All that Article I says is that Congress will have the power to exclusively regulate the land that becomes "the seat of government of the United States," which must be <= 10 square miles.
3. Critically, the Constitution does not say (1) *where* the capital will be; or (2) whether it must be *exactly* 10 square miles. It deliberately left both of those determinations to Congress.

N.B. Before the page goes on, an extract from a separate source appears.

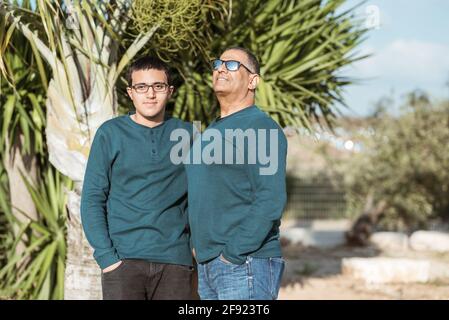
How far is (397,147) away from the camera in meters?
14.5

Enter Alexander Hamilton, the Residence Act of 1790, and "the room where it happens."
4. As the story (and the song) go, in exchange for agreeing to assume states' Revolutionary War debts, Congress provided that the capital would be on land at a point somewhere along the Potomac River in Maryland/Virginia, to be specifically selected by presidential commissioners.
5. The 1790 Residence Act drives home two critical points about the constitutional debate:

First, the *location* of the "seat of government" was entirely at Congress's discretion. Second, as long as the seat of government was no *larger* than 10 square miles, its size was, too.
6. The best evidence of this latter point comes in 1846, when Congress "retroceded" the VA portion of D.C. back to VA (at least in part in response to legislative proposals to abolish slavery in "the District of Columbia"), thus reducing the "seat of government" to ~68 sq. mi.
7. If the "seat of government" doesn't have to be 100 sq. mi., then it could just as easily be 1 sq. mi. And so even if it's unconstitutional for a state to exercise dominion over the "seat of government" (but see PA from 1790–1800), the "seat" can be just a small slice of D.C.
8. At most, then, constitutional arguments against D.C. statehood are arguments against statehood for every square inch of D.C. But proposals to preserve a small "federal district" between the White House and the Capitol / Supreme Court necessarily satisfy that concern.
9. That also resolves the awkward specter of D.C. statehood co-existing with the 23rd Amendment. That provision doesn't give *D.C.* three electoral votes; it gives three electoral votes to "the seat of government." So the tiny federal enclave would still be represented, too.
10. Of course, statehood for (most of) D.C. would likely all-but moot the practical need for the 23rd Amendment, and so repeal might soon follow. But the key for present purposes is that the *constitutional* objections to D.C. statehood are, for lack of a better word, bunk.

/end
One correction: "Ten miles square" = 100 square miles, not 10 square miles.